**ÉNONCÉ ÉCRIT 1**
Relevez chaque ligne des enregistrements qui contient la chaîne "feet", en tenant compte de la casse.

**EXTRAIT À LIRE**
::::

Par Frederick T. Davis, ancien procureur fédéral et membre des barreaux de New York et de Paris

Quelles sont les accusations portées contre M. Adams ?

La semaine dernière, le procureur fédéral de Manhattan a formellement accusé le maire démocrate de la Ville de New York, Eric Adams, de corruption et de violations des lois sur le financement des campagnes électorales. Le procureur allègue que, lors de sa campagne pour la mairie en 2021, M. Adams a sollicité des contributions illégales de la part de ressortissants étrangers (notamment en Turquie), et qu’il a accepté des cadeaux de luxe et des voyages en échange de faveurs politiques. Ces faveurs auraient inclus la pression exercée sur des responsables municipaux pour approuver des projets bénéficiant à ses donateurs étrangers. Le procureur affirme également que M. Adams a contourné les lois fédérales sur le financement des campagnes électorales en obtenant frauduleusement plus de 10 millions de dollars de fonds publics pour sa campagne.

Quel est le statut procédural de l’affaire ?

Les accusations résultent d’une enquête menée par le procureur fédéral, qui dure depuis au moins un an. Pendant cette période, M. Adams et son administration ont reçu de nombreuses demandes d’informations, et Adams a notamment dû remettre son téléphone portable personnel. La semaine dernière, le procureur a officiellement déposé un « indictment », un document de 57 pages qui énonce les charges retenues contre Adams. Conformément à la procédure fédérale, le procureur a présenté des preuves à un « grand jury » composé de citoyens dont la signature sur l’acte d’accusation certifie que des preuves suffisantes pour justifier les accusations leur ont été présentées, mais ces charges n’ont pas été examinées par un juge. Le dépôt d’un indictment n’équivaut donc pas au statut de « mis en examen » en France, car aucune autre démarche n’est nécessaire pour que l’affaire soit renvoyée en jugement.

::::

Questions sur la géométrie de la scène
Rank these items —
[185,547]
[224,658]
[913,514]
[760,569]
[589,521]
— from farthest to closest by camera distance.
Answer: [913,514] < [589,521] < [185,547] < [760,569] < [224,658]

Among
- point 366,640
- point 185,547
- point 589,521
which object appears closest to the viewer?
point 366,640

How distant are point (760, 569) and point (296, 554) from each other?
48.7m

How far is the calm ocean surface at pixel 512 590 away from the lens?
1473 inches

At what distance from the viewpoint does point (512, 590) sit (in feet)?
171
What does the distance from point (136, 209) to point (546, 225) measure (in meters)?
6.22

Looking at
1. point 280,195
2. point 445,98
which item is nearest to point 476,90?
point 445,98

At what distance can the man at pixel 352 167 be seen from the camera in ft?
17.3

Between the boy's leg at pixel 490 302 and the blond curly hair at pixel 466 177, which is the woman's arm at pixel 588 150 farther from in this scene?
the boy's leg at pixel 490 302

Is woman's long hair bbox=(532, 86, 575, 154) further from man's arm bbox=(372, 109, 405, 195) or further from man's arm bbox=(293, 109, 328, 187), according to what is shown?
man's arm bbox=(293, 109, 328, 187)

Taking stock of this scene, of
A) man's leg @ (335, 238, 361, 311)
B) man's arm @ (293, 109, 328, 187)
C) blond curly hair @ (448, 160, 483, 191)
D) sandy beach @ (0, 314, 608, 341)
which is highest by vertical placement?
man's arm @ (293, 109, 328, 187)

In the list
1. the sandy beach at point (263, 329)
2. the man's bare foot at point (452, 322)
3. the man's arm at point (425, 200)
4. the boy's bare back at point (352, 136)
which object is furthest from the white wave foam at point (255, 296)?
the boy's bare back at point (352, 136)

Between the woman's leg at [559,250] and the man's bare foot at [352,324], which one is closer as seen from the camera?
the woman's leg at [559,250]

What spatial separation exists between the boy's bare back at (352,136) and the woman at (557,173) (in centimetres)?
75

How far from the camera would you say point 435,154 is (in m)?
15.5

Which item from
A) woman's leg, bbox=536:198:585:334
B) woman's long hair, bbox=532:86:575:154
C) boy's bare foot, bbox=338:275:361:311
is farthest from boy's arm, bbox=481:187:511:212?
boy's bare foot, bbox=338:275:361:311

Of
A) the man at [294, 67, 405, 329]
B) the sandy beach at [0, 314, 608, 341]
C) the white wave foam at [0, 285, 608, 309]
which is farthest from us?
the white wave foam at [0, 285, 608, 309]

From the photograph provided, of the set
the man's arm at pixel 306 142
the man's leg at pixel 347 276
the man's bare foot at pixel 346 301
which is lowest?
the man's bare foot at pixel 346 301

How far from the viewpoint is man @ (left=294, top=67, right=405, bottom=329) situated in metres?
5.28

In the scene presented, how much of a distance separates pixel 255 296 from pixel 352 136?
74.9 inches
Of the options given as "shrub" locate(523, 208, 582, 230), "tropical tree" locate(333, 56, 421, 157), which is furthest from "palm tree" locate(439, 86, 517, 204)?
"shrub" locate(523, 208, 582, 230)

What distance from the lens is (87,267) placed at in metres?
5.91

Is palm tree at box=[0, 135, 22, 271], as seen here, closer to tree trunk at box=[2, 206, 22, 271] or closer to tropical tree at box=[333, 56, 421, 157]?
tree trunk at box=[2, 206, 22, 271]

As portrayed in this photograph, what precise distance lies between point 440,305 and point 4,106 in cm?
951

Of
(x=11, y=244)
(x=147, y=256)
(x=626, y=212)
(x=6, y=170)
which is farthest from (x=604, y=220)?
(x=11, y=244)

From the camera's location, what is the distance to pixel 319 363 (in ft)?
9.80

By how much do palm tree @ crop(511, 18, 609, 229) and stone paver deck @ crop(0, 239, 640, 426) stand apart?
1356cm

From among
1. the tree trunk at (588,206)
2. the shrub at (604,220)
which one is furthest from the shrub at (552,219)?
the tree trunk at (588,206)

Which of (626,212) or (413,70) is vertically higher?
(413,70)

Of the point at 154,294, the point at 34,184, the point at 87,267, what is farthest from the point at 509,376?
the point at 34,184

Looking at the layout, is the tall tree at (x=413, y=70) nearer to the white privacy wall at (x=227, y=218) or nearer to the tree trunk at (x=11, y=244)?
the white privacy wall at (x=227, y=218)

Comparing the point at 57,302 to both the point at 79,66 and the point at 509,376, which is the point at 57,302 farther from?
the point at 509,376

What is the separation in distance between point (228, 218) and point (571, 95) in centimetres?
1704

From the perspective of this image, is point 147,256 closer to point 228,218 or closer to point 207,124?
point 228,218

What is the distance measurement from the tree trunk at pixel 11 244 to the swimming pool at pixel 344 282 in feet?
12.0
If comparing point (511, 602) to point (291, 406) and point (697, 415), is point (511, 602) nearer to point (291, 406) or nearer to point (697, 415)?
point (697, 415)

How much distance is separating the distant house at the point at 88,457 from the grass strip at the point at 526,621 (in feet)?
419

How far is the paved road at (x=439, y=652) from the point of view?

::::

**ÉNONCÉ ÉCRIT 2**
Dans le texte sur l'affaire Adams, recopiez le passage commençant par "Les accusations résultent" et se terminant par "renvoyée en jugement.", en substituant "ordinateur portable" à "téléphone portable".

**RÉPONSE ÉCRITE 1**
At what distance from the viewpoint does point (512, 590) sit (in feet)?
What is the distance measurement from the tree trunk at pixel 11 244 to the swimming pool at pixel 344 282 in feet?
How much distance is separating the distant house at the point at 88,457 from the grass strip at the point at 526,621 (in feet)?

**RÉPONSE ÉCRITE 2**
Les accusations résultent d’une enquête menée par le procureur fédéral, qui dure depuis au moins un an. Pendant cette période, M. Adams et son administration ont reçu de nombreuses demandes d’informations, et Adams a notamment dû remettre son ordinateur portable personnel. La semaine dernière, le procureur a officiellement déposé un « indictment », un document de 57 pages qui énonce les charges retenues contre Adams. Conformément à la procédure fédérale, le procureur a présenté des preuves à un « grand jury » composé de citoyens dont la signature sur l’acte d’accusation certifie que des preuves suffisantes pour justifier les accusations leur ont été présentées, mais ces charges n’ont pas été examinées par un juge. Le dépôt d’un indictment n’équivaut donc pas au statut de « mis en examen » en France, car aucune autre démarche n’est nécessaire pour que l’affaire soit renvoyée en jugement.